Breonna Taylor's Boyfriend Kenneth Walker Settles Lawsuits With City of Louisville, Receives $2M

Kenneth Walker, the boyfriend of late 26-year-old Breonna Taylor saw his case dropped by a Louisville judge Friday after he was charged with attempted murder following the shooting at their apartment March 13.

"He will live with the effects of being put in harm's way due to a falsified warrant, to being a victim of a hailstorm of gunfire and to suffering the unimaginable and horrific death of Breonna Taylor," his attorney said in a statement.

Louisville will pay Breonna Taylor's boyfriend, Kenneth Walker, $2 million to settle two lawsuits against the city, according to reports.

Walker’s attorneys announced Monday that their client will receive the money after the city agreed to pay to settle lawsuits, which were filed in federal and state court, according to a statement to the Associated Press.

Attorney Steven Romines added that Taylor's death "will haunt Kenny for the rest of his life."

"He will live with the effects of being put in harm's way due to a falsified warrant, to being a victim of a hailstorm of gunfire and to suffering the unimaginable and horrific death of Breonna Taylor," Romines said in the statement obtained by the Associated Press.

Walker’s attorneys said that part of the settlement would be used to set up a scholarship fund for law school students interested in practicing civil rights law. Another portion will be contributed to the Center for Innovations in Community Safety, a police and community reform Center at Georgetown Law School, the Associated Press reported.

It is the second settlement paid out by the city in the Taylor tragedy. In September 2020, the city of Louisville paid Taylor’s mother, Tamika Palmer, $12 million in a settlement.

In August 2022, former Louisville detective Kelly Goodlett, 35, pleaded guilty in federal court to one count of conspiracy, where she admitted that she had conspired with another officer, Joshua Jaynes, to falsify a search warrant application and had later lied to cover up their act, The New York Times reported.

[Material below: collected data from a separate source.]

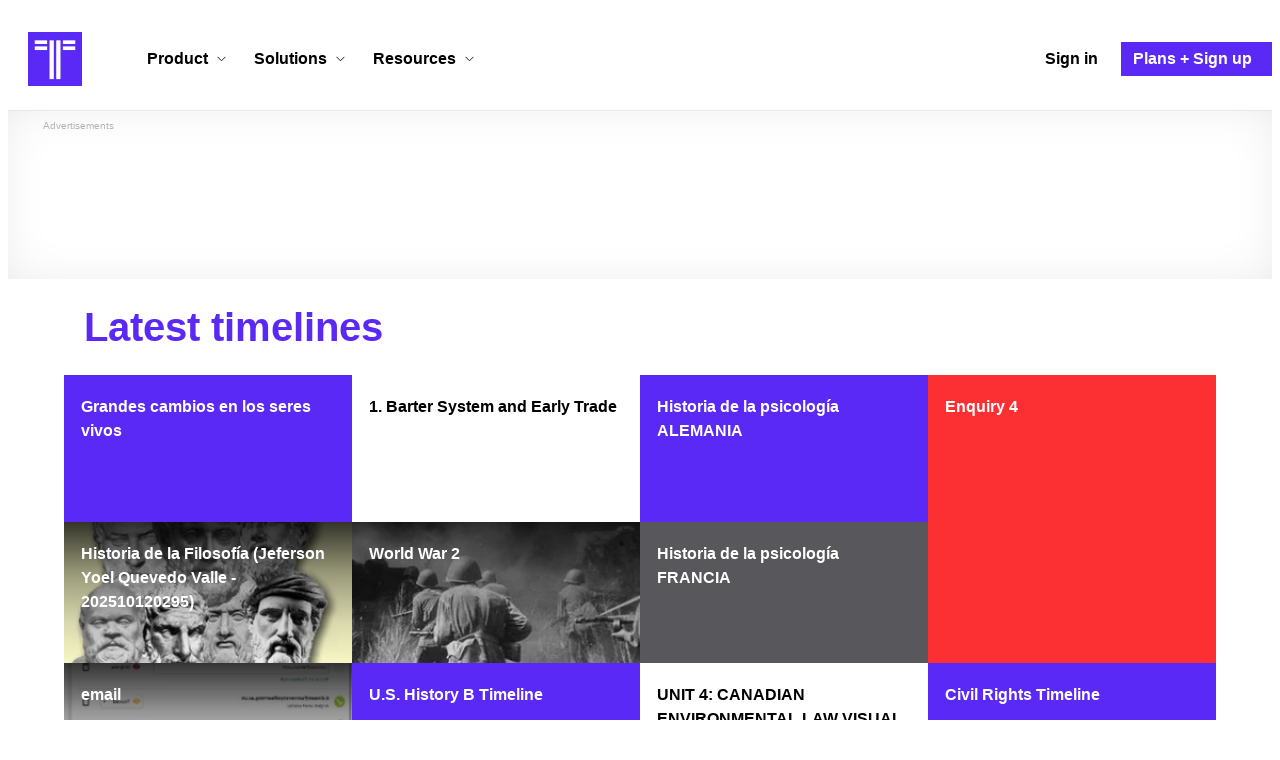

--- FILE ---
content_type: text/html; charset=utf-8
request_url: https://www.google.com/recaptcha/api2/aframe
body_size: 267
content:
<!DOCTYPE HTML><html><head><meta http-equiv="content-type" content="text/html; charset=UTF-8"></head><body><script nonce="r9KXwmw2oSFnjiUEfm-s6Q">/** Anti-fraud and anti-abuse applications only. See google.com/recaptcha */ try{var clients={'sodar':'https://pagead2.googlesyndication.com/pagead/sodar?'};window.addEventListener("message",function(a){try{if(a.source===window.parent){var b=JSON.parse(a.data);var c=clients[b['id']];if(c){var d=document.createElement('img');d.src=c+b['params']+'&rc='+(localStorage.getItem("rc::a")?sessionStorage.getItem("rc::b"):"");window.document.body.appendChild(d);sessionStorage.setItem("rc::e",parseInt(sessionStorage.getItem("rc::e")||0)+1);localStorage.setItem("rc::h",'1768428061973');}}}catch(b){}});window.parent.postMessage("_grecaptcha_ready", "*");}catch(b){}</script></body></html>

--- FILE ---
content_type: application/javascript
request_url: https://cdn.timetoast.com/vite/hardcoded_color_schemes.CcrRbZDM.js
body_size: 636
content:
import{r as F}from"./vendor-react.CNgakPUX.js";import{a5 as r}from"./store.C8HzSXz_.js";const i=F.createContext(r()),e={null:{primary:"#F3F3F3",secondary:"#FFFFFF",tertiary:"#808080",highlight:"#5A00FF"},1:{primary:"#F3F3F3",secondary:"#FFFFFF",tertiary:"#A3A3A3",highlight:"#1E40AF"},2:{primary:"#F7FFF7",secondary:"#FFFFFF",tertiary:"#8CA08C",highlight:"#009E60"},3:{primary:"#FFF7F0",secondary:"#FFFFFF",tertiary:"#CFA07D",highlight:"#FF5722"},4:{primary:"#E8F4FA",secondary:"#FFFFFF",tertiary:"#B0BEC5",highlight:"#0288D1"},5:{primary:"#F4F0F8",secondary:"#FFFFFF",tertiary:"#B1AFC6",highlight:"#6A1B9A"},6:{primary:"#FAF5E4",secondary:"#FFFFFF",tertiary:"#C9B89F",highlight:"#FF8C42"}},h="#3f3f42",o="#FFFFFF";export{e as C,h as D,o as L,i as T};
//# sourceMappingURL=hardcoded_color_schemes.CcrRbZDM.js.map
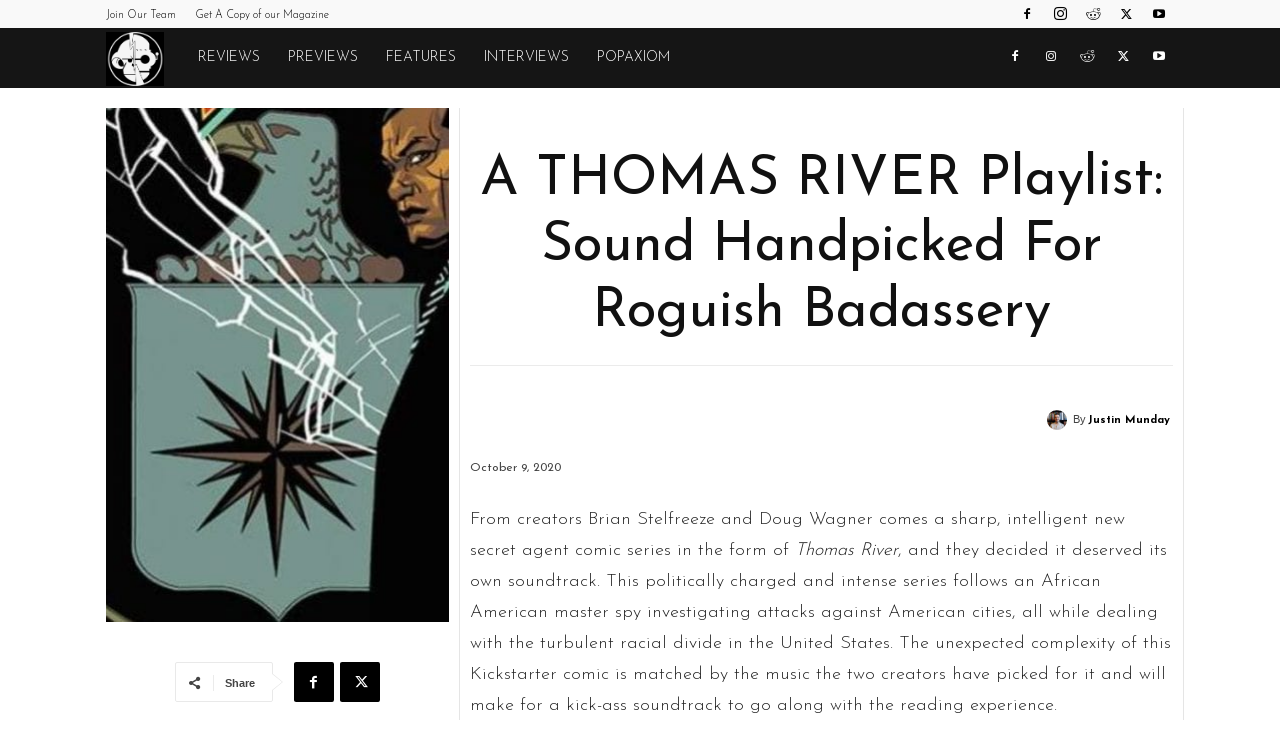

--- FILE ---
content_type: text/html; charset=UTF-8
request_url: https://monkeysfightingrobots.co/wp-admin/admin-ajax.php?td_theme_name=Newspaper&v=12.7.3
body_size: -140
content:
{"269184":1458}

--- FILE ---
content_type: text/html; charset=utf-8
request_url: https://www.google.com/recaptcha/api2/aframe
body_size: 268
content:
<!DOCTYPE HTML><html><head><meta http-equiv="content-type" content="text/html; charset=UTF-8"></head><body><script nonce="TCimCDBzW6ngPgoTUqR9ow">/** Anti-fraud and anti-abuse applications only. See google.com/recaptcha */ try{var clients={'sodar':'https://pagead2.googlesyndication.com/pagead/sodar?'};window.addEventListener("message",function(a){try{if(a.source===window.parent){var b=JSON.parse(a.data);var c=clients[b['id']];if(c){var d=document.createElement('img');d.src=c+b['params']+'&rc='+(localStorage.getItem("rc::a")?sessionStorage.getItem("rc::b"):"");window.document.body.appendChild(d);sessionStorage.setItem("rc::e",parseInt(sessionStorage.getItem("rc::e")||0)+1);localStorage.setItem("rc::h",'1768454937485');}}}catch(b){}});window.parent.postMessage("_grecaptcha_ready", "*");}catch(b){}</script></body></html>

With her guilty plea, Goodlett has now become the first officer to be convicted in the raid that killed Taylor over two years ago, The New York Times reported.

Goodlett faces a sentence of no more than five years in prison, plus up to a $250,000 fine and three years of supervised release. Her sentencing tentatively is set for Nov. 22, according to the Louisville Courier Journal.

Goodlett is expected to be a star witness at the trial of two of her former LMPD colleagues, Joshua Jaynes and Kyle Meany, when they are tried on civil rights charges in connection with Taylor’s death, the Louisville Courier Journal reported.  

It was announced in August 2022 that Goodlett, along with Brett Hankison, as well as Jaynes and Meany, were brought up on federal charges for alleged civil rights violations in connection to raiding Taylor’s home.

Jaynes, Meany and Hankinson have all pleaded not guilty to the charges they are facing and will go to trial sometime next year.

The charges coming from the U.S Department of Justice are connected to the shots fired into Taylor’s home by Hankinson and to the other three officers’ roles in the drafting of the warrant. These charges were given to those three officers on the basis that the warrant ultimately led to Taylor’s death due to the dangerous situation it created, authorities said.

In documentation previously obtained by the Louisville Courier-Journal, police were authorized to carry out a “no-knock” warrant on Taylor’s Louisville home on March 13, 2020, as part of a narcotics investigation of a person who lived in a home 10 miles away. Neither Taylor nor her boyfriend, Kenneth Walker, were the investigation's target. Police had suspected, though, that Taylor’s home was used to receive drugs because cops said her ex-boyfriend was using her address to mail drugs through the post office.

Authorities said they identified themselves, despite the “no-knock” warrant. Police said the officers were “immediately” met by gunfire when they entered Taylor and Walker's home, at which point they returned fire. More than 25 bullets from three officers who entered Taylor’s home were fired, while others entered nearby apartments, one of which contained a 5-year-old child.

Walker, who was in bed with Taylor the night she died, was arrested and charged initially with attempted murder of a police officer after he fired his legally owned pistol once, hitting an officer in the leg in what he says was self-defense because he believed attackers were invading his home. The charges against him were dropped without prejudice by a judge in 2021.

Taylor was struck by eight bullets, killing her on the scene. Neither Taylor nor Walker had any criminal history and no drugs were located in the home.

In March 2022, a jury acquitted Hankison on a charge of wanton endangerment. A grand jury also cleared the other two officers, Detectives Miles Cosgrove and Sgt. Jonathan Mattingly, who shot Taylor, NBC News reported.